Brain-Behavioral Vulnerabilities Laboratory

Faculty

Anna Rose Childress, PhD - Laboratory Director
Imaging of cue-triggered cocaine motivation (GO!) and its modulation ("STOP!") by behavioral or pharmacologic interventions; imaging of limbic activation by "unseen" drug cues; modulation of brain response to cocaine cues by GABAergics; and frontal brain-behavioral deficits as additional risk factors; real-time fMRI feedback training as a tool for craving and control.

Daniel Langleben, MD
Neuroimaging and other biomarkers of the effects of opioid agonists and antagonists on the brain response to drug-related stimuli.
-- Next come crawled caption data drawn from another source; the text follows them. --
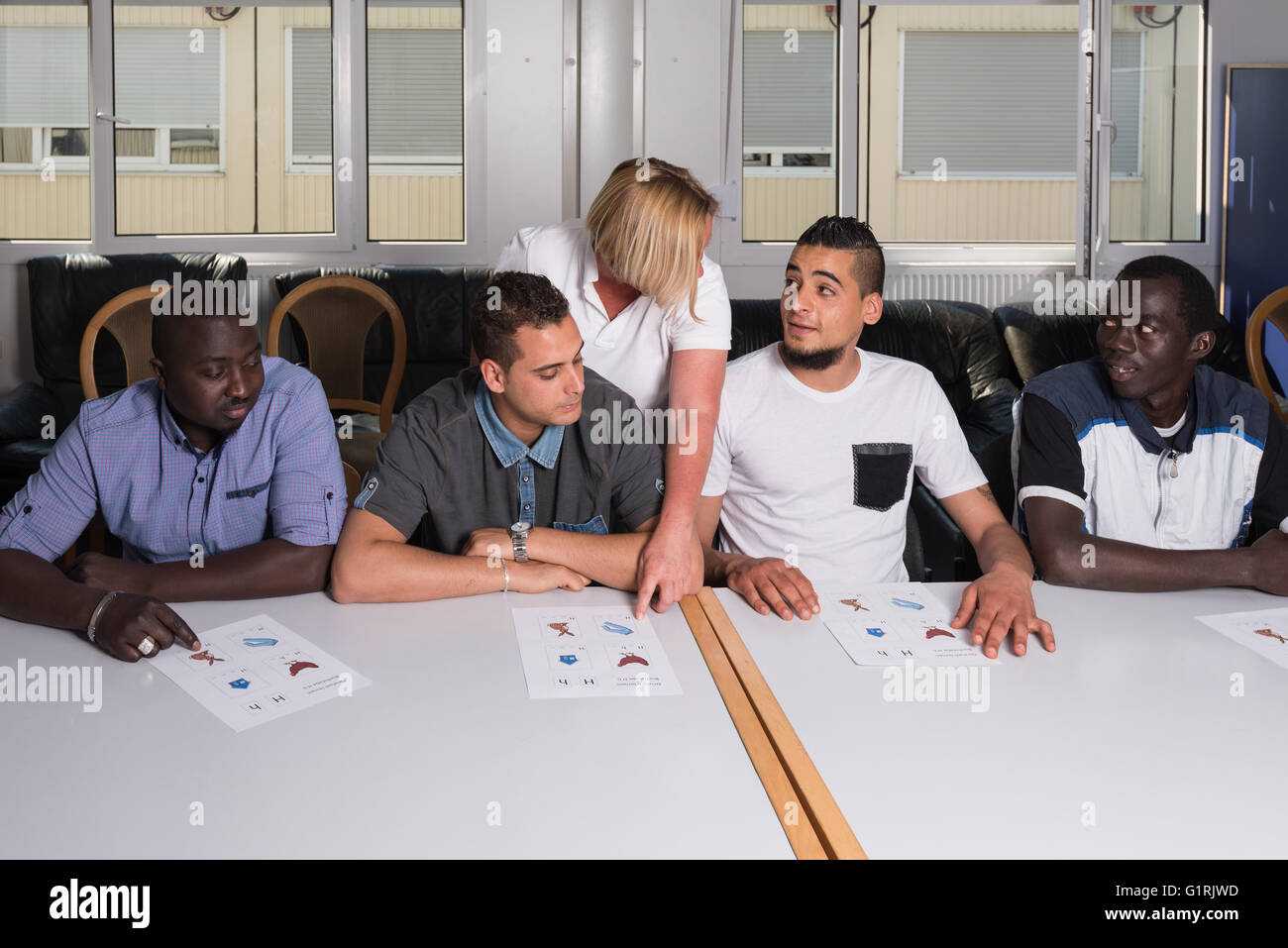 Language training for refugees in a German camp - Stock Image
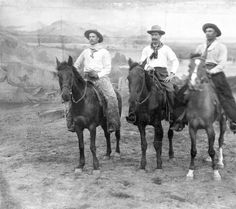 Three cowboys, including from left George Shanton, Jack Burke and Burt Schenck, pose on horseback in a dirt arena of the Wild West Show at Ambrose Park in Brooklyn, New York. 1894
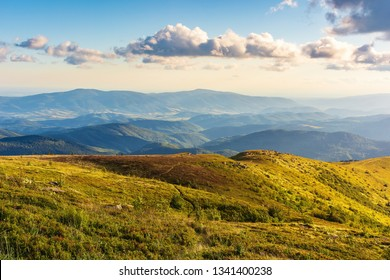 gorgeous summer mountain landscape at sunset. fluffy clouds on a blue sky above the hills in golden light. grassy alpine meadow on the slopes. ridge and valley in the distance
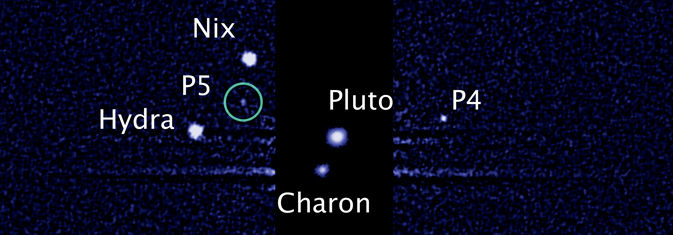 This image, taken by NASA's Hubble Space Telescope, shows five moons orbiting the distant, icy dwarf planet Pluto. The green circle marks the newly discovered moon, designated P5, as photographed by Hubble's Wide Field Camera 3 on July 7.
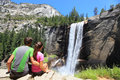 Hikers couple resting in yosemite park waterfall national enjoying view of beautiful vernal fall young hiking relaxing after hike Royalty Free Stock Photos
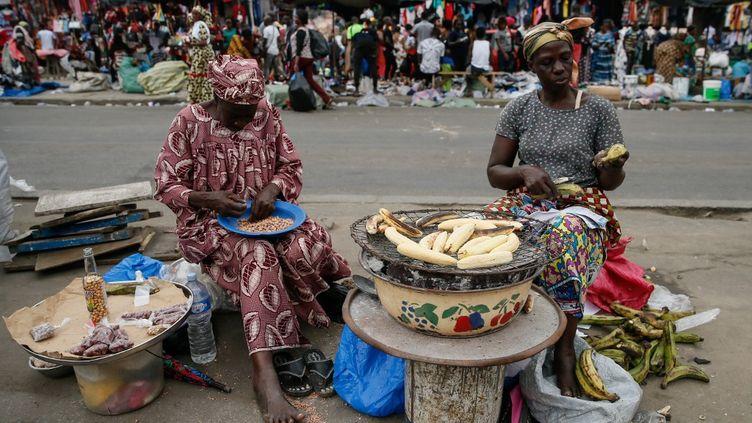 Des femmes vendant de la banane braisée au bord de la route, à Abidjan (Côte d'Ivoire), le 13 août 2019. (MAHMUT SERDAR ALAKUS / ANADOLU AGENCY)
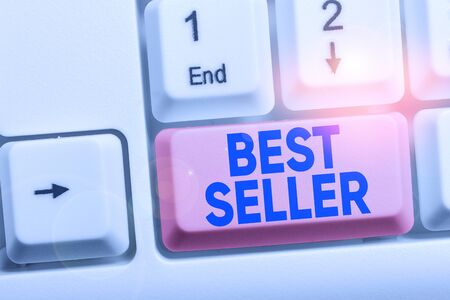 Handwriting text Best Seller. Conceptual photo new book or other product that has sold a great number of copies White pc keyboard with empty note paper above white background key copy space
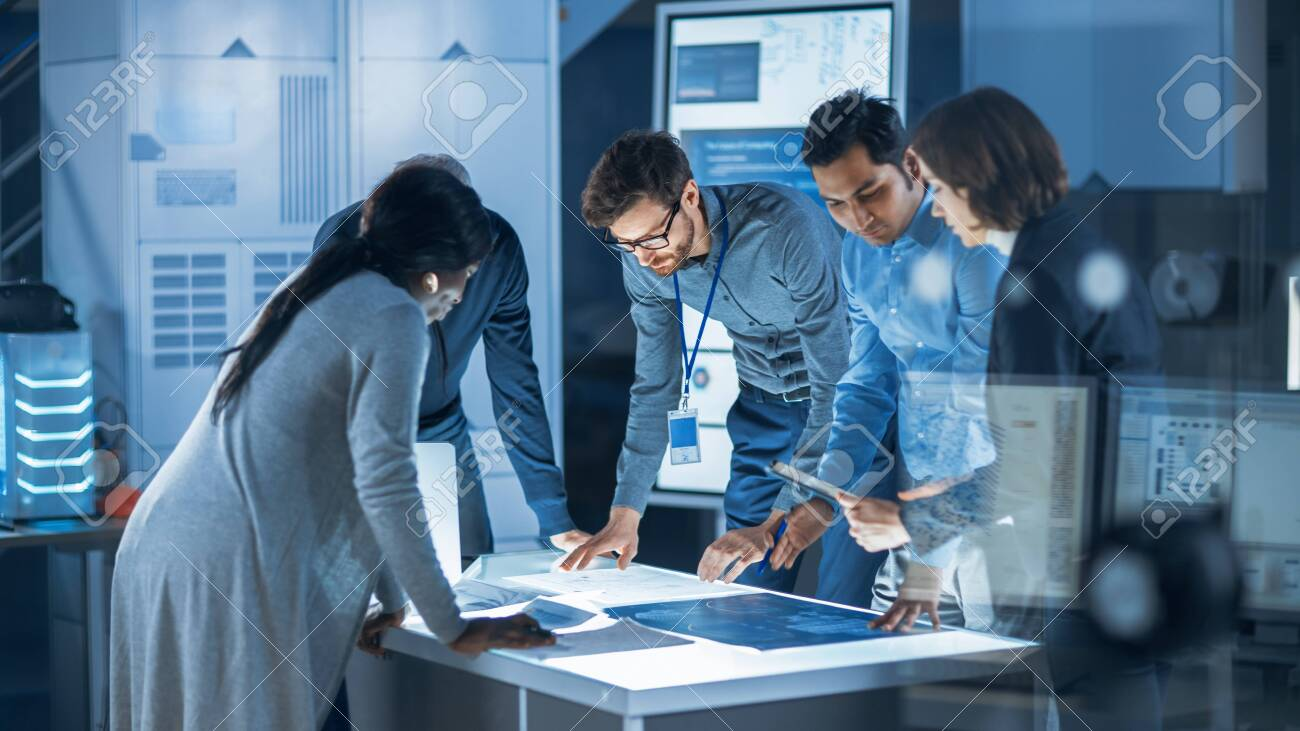 Engineers Meeting in Technology Research Laboratory: Engineers, Scientists and Developers Gathered Around Illuminated Conference Table, Talking and Finding Solution. Industrial Design Facility - 155484016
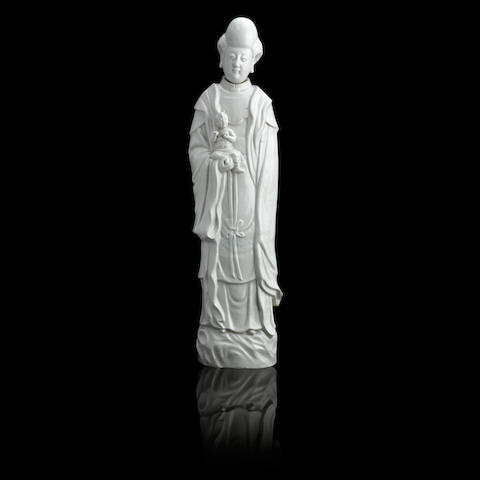 A tall blanc-de-chine figure of Guanyin and boy Late 17th/early 18th century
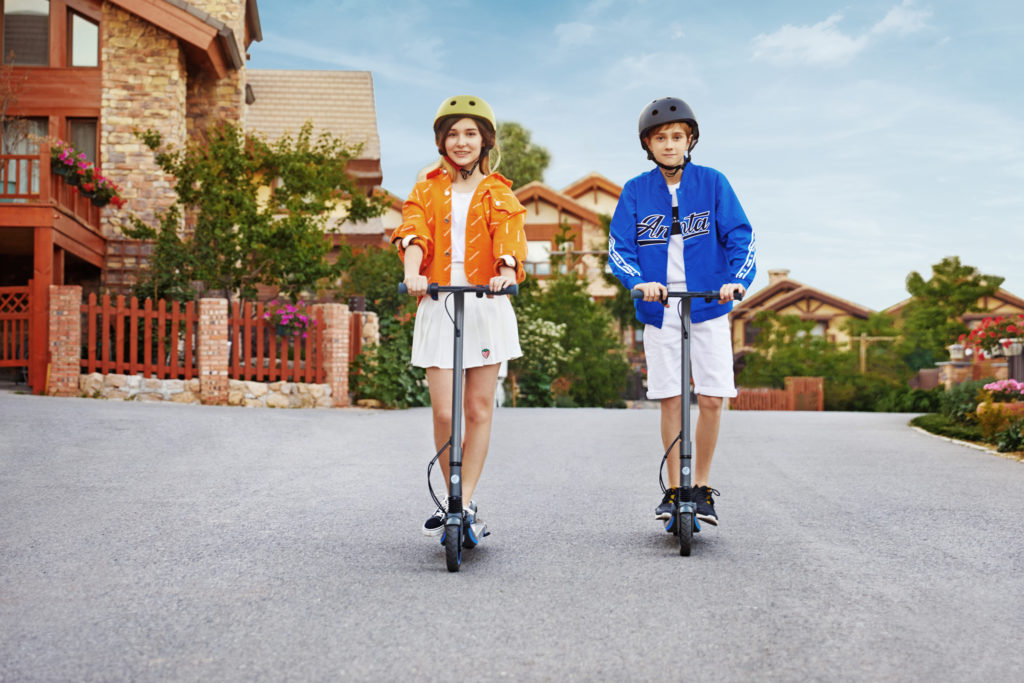 Two teens riding on their electric scooters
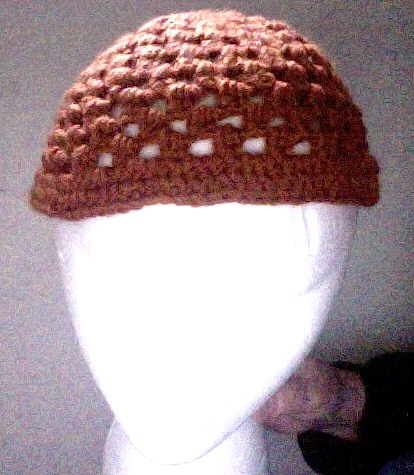 front view of orange open stitch meditation hat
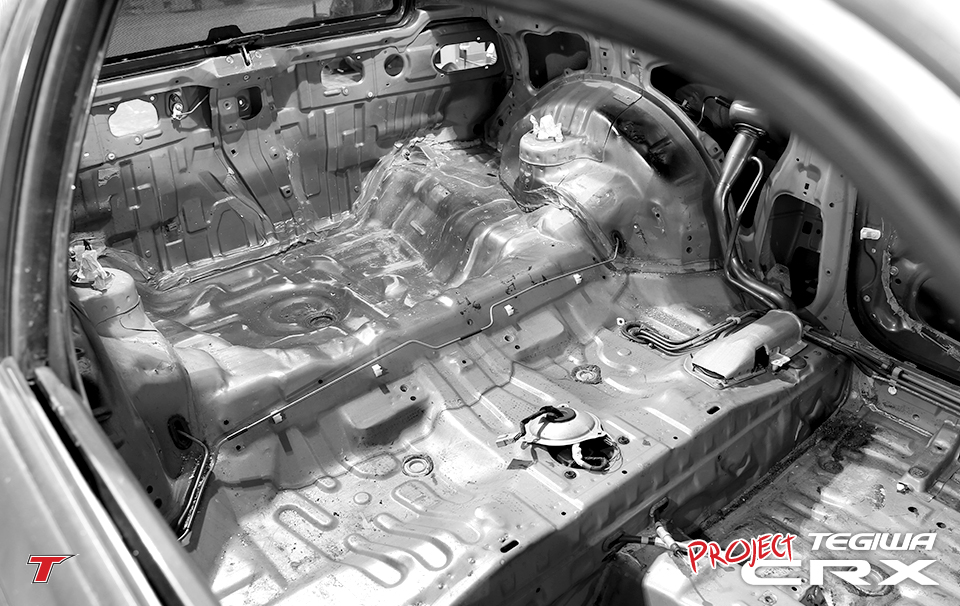 Wiring harnesses and additional guts have been removed where possible in prep for roll cage and paint at SW Motorsports.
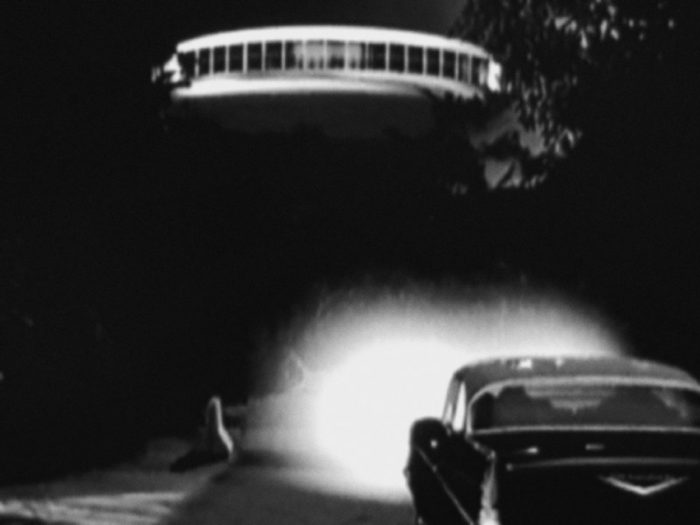 A depiction of a UFO over a parked car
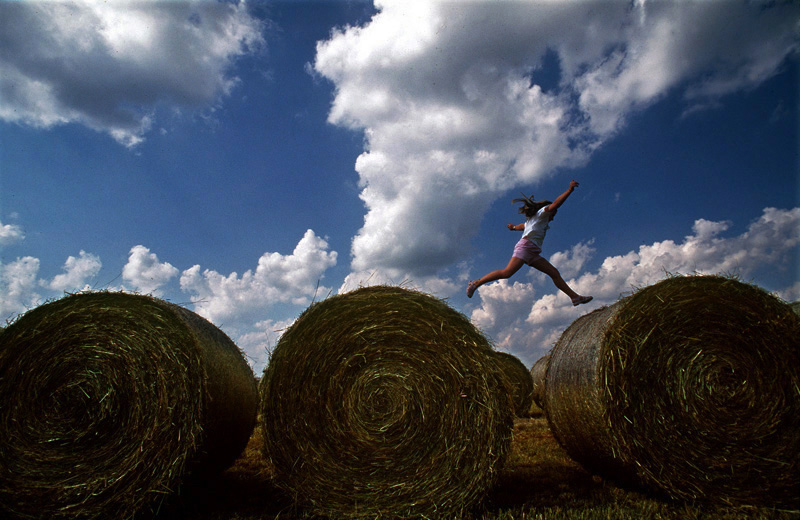 Leaping from hay bales, Erin Mencher, 9, plays in a field near her family's Bloomington, Ind. home on a fall afternoon.  Photo by Matt McClain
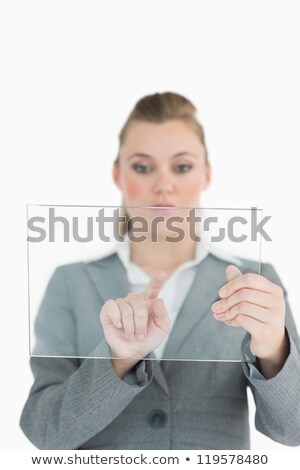 Blonde businesswoman touching glass pane Stock photo © wavebreak_media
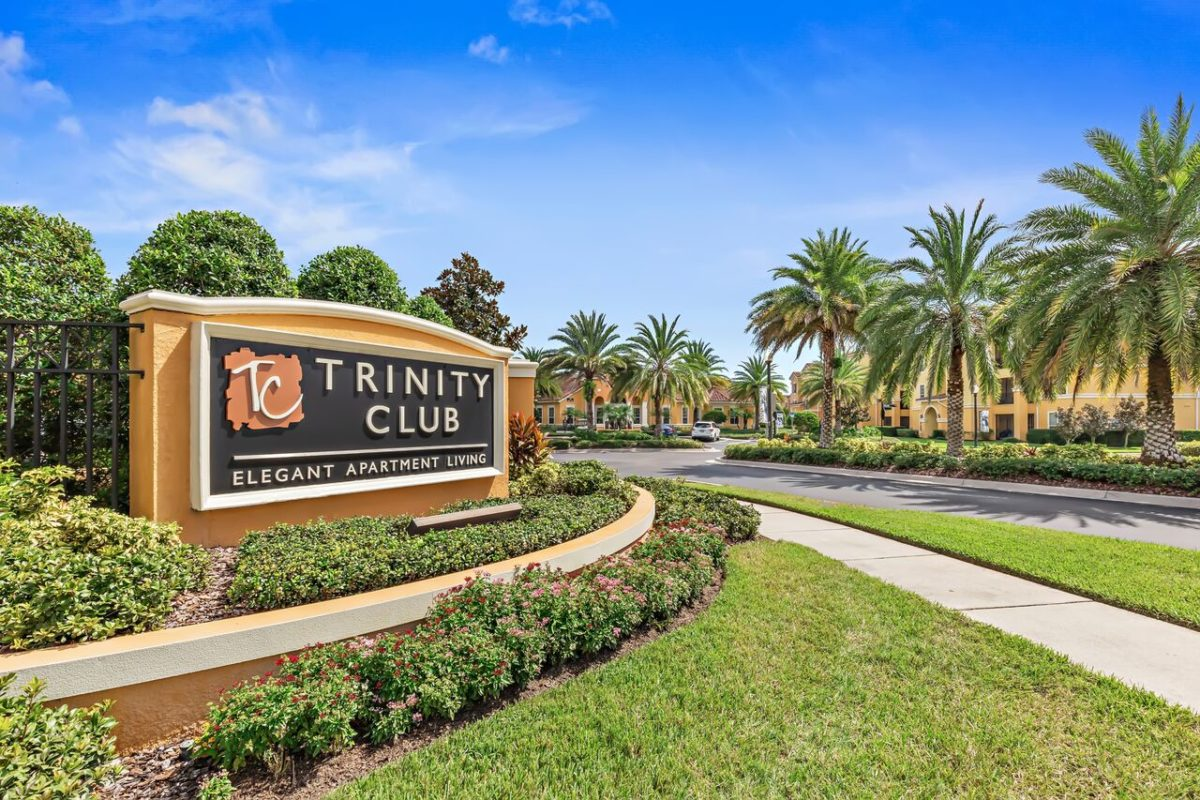 Trinity Club Monument Sign in front of driveway with palm trees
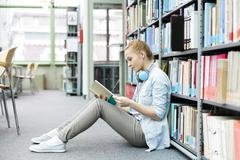 Student in a university library sitting on floor reading book Stock Photos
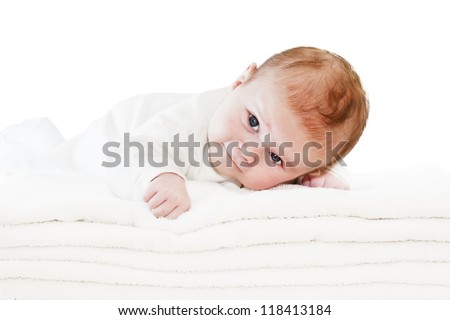 Happy healthy newborn baby boy with blue eyes is lying crawling on a pile of towels and looking at us. Studio isolated on white background. Closeup. Look at my other baby shots in different situations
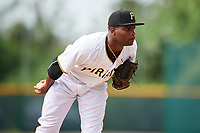 GCL Pirates relief pitcher Juan Henriquez (36) looks in for the sign during the first game of a doubleheader against the GCL Yankees East on July 31, 2018 at Pirate City Complex in Bradenton, Florida.  GCL Yankees East defeated GCL Pirates 2-0.  (Mike Janes/Four Seam Images)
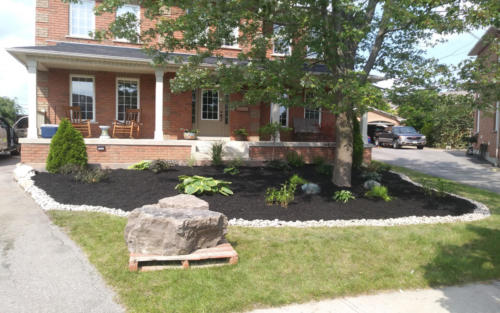 front garden bed design with river stone edge 1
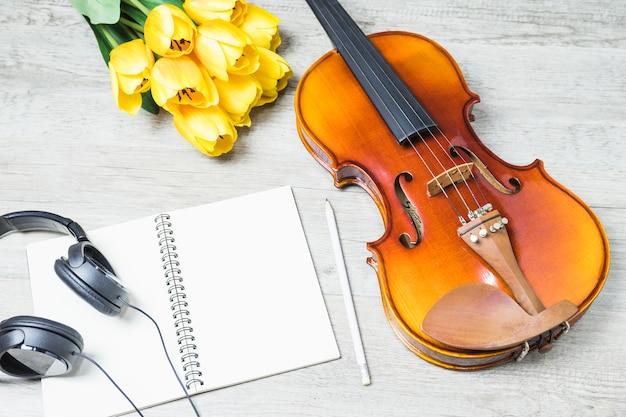 Vue élevée de cahier vierge avec casque; crayon; tulipe et violon classique sur fond de bois Photo gratuit
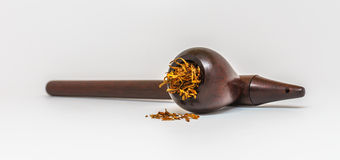 Tobacco Pipe. A handmade tobacco pipe with tobacco inside Royalty Free Stock Images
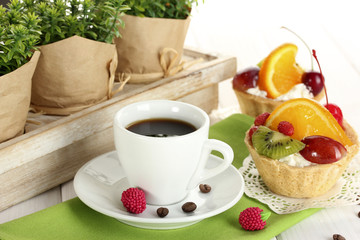 cup of coffee and sweet cakes with fruits on wooden table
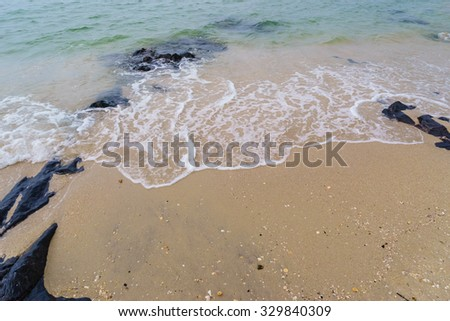 Blurred abstract background of white wave,yellow sand and black stone at Samila beach,Songkhla Southern Thailand.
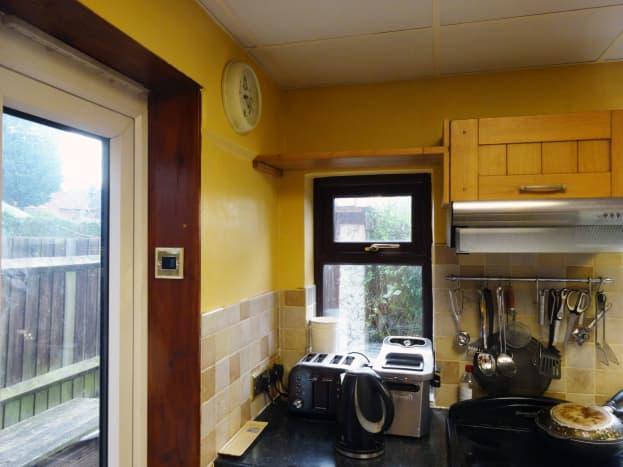 Shelf above small kitchen window lowered.
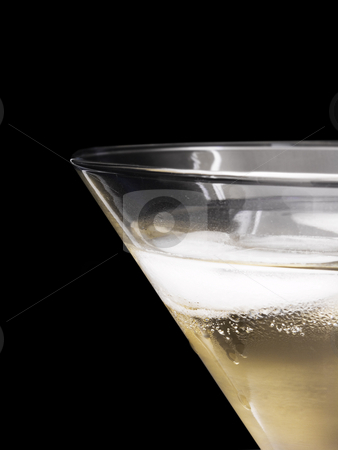 Ice in champagne stock photo, Ice in glass of champagne on black background by John Teeter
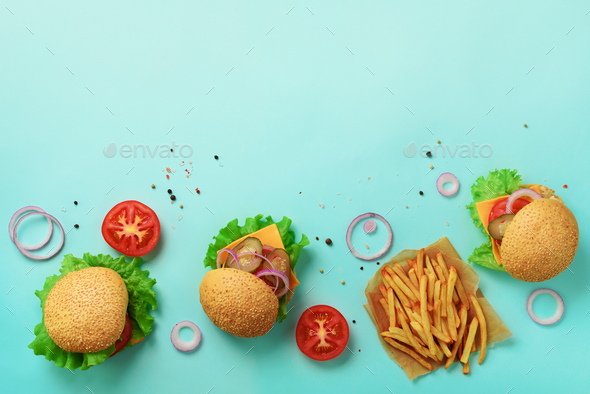 Tasty burgers with beef, tomato, cheese, onion, cucumber and lettuce on blue background. Top view - Stock Photo - Images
Neuroimaging investigations of deception, morality and empathy.  Neuroimaging measures of the impact of public health communications for the prevention of smoking and other health risk behaviors.

Teresa Franklin, PhD
Imaging of cue-induced cigarette/alcohol/marijuana craving; modulation by sex, menstrual cycle and the GABA B agonist, baclofen and the FDA-approved (for smoking cessation) medication, varenicline; structural differences in addicted brains as risk factors; genetic influences.

Paul S. Reiger is a postdoc fellow at UPenn. He earned his doctorate at the University of Minnesota. During graduate school, Dr. Regier was trained in behavioral pharmacology of addiction under Dr. Marilyn Carroll and in vivo neurophysiology of decision-making systems under Dr. David Redish. In 2015, Dr. Regier joined Dr. Anna Rose Childress’ lab in to work with humans who have substance use disorders. His focus has been on early adversity and its effects on brain response to evocative cues (GO circuits) as well as regulatory brain regions (STOP circuits) in relation to treatment outcome.

Reagan Wetherill, PhD
Integration of genetic and neuroimaging approaches to help elucidate the etiology of alcohol and substance use disorders and optimize their pharmacological treatment.

Zhenhao Shi, PhD - Assistant Professor of Psychology in Psychiatry
Imaging and the neurobiology of the cognitive and social processes underlying substance use disorders.